Banksy
Gusto
de caminar la ciudad, conocer y reconocer rincones, espacios, huellas e
identidades. Ciertas particularidades nos detienen, nos llaman. Otras pasan
indiferentes. En la diversidad urbana, casi no hay lugar sin una marca, pero
también abundan los “no lugares” como un puente, una autopista; esos espacios,
que a fuerza de progreso automotriz, hacen inhabitable la ciudad. Bajo el orden
impuesto en las ciudades, se establecen símbolos y referencias. Una etiqueta,
una marca, un lema de gobierno; el nuevo objeto de la moda. Otras formas son
clandestinas y hasta vandálicas, pero sorprenden cuando hay inteligencia. Me
refiero al graffiti, que por lo general se considera un mal en las ciudades,
tanto así, que hasta se asocia al peor crimen y delincuencia. ¿Pero es así?
Mucho
es el malestar, que los gobiernos gastan millones en campañas antigraffiti, para
luego cubrir aquellas paredes, con los emblemas del gobierno en turno. En otras
palabras, te quito las pintas, pero a cambio impongo las mías. Las oficiales. Paradójicamente las campañas publicitarias se
parecen mucho a los rayones que abundan por ahí y por allá. Espectaculares,
bardas, anuncios y volantes por doquier. También ruidosos altavoces acompañan
las campañas comerciales. ¿Tendríamos que sorprendernos por otros rayones igualmente
impuestos?
En
su “Elogio del graffiti”, Aramis López (Universidad de Alicante, 2007), hace un
comparativo pertinente: “Nos molestan las pintas en las paredes, pero no parece
molestar a nadie los carteles publicitarios que empapelan las calles, o no
parece que haya que limitar la contaminación visual que suponen las fachadas de
los comercios y locales públicos. En ocasiones, cuando las autoridades pillan a
un menor pintando, le imponen un castigo ejemplarizante. ¿Qué sucedería si
obligásemos a limpiar la ciudad a todas las empresas que contaminan visualmente
con su actividad nuestro entorno?”
A
fuerza de engrudo y cantidades industriales de papel, los comercios pegan su
publicidad en todos lados. Postes, paredes y hasta en los árboles. A todo esa
contaminación se llama publicidad. Pero si de la misma manera, algún grafitero
llena con su nombre las calles, aquello se califica como delito. En los
extremos, la policía de Colombia asesinó en 2011 al grafitero Diego Felipe
Becerra, cuando pintaba su marca “Félix el Gato” en la pared. Como respuesta,
el entonces alcalde de Bogotá, despenalizó el graffiti, lo cual terminó por
hacer de aquella ciudad, una referencia del arte urbano en Latinoamérica.
Al
igual que la omnipresente publicidad en las calles, pocas son las pintas
relevantes.

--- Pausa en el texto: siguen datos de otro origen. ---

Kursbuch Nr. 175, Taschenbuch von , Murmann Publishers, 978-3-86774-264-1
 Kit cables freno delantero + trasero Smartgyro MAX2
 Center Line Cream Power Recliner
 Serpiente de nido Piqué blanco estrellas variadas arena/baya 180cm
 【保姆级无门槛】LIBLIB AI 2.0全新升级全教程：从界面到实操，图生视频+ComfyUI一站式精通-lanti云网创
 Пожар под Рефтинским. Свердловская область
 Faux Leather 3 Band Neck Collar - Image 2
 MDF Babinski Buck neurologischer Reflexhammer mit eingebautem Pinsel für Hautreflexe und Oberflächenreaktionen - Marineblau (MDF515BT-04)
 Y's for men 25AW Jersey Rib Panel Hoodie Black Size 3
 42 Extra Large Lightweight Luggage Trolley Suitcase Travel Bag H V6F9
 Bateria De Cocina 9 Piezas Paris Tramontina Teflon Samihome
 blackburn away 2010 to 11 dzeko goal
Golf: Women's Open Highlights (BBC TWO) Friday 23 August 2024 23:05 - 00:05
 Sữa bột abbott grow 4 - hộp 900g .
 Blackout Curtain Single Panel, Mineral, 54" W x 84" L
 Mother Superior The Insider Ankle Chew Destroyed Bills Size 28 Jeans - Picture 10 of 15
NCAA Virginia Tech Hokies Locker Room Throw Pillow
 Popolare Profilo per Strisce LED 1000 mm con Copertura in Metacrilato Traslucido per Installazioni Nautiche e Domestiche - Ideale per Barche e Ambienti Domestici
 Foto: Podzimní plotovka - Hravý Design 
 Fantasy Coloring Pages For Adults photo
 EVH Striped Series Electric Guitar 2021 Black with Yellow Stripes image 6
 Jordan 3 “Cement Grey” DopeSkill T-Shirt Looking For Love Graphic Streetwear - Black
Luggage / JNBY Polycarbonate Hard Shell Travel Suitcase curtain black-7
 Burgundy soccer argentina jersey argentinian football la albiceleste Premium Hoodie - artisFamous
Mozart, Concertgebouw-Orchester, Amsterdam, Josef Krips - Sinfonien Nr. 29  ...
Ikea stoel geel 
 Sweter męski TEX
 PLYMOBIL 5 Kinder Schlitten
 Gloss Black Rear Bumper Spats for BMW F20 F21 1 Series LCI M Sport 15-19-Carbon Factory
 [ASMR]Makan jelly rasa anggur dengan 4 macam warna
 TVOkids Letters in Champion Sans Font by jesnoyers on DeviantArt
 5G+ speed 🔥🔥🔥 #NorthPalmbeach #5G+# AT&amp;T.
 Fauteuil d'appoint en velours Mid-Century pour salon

Abunda el sinsentido, la ausencia de inteligencia. A lo mucho se
vuelve una trasgresión estéril. Un principio en informática nos confirma que si
le echamos basura al sistema, va arrojar basura. No hay de otra.
En
apariencia es políticamente correcto que los gobiernos emprendan sendas
campañas para combatir el graffiti. Borrar los rayones “vandálicos”. Sin
embargo, en las ciudades mexicanas poco hacen por limpiar la ciudad de impune
publicidad que afea, ensucia y degrada los espacios urbanos. No se trata de
hacer una nueva ley, sin de hacer cumplir la existente. Pero claro, lo rentable
es gastar en mucha pintura, no hacer del ordenamiento urbano un auténtico
principio. Para qué meterse en más problemas dirán.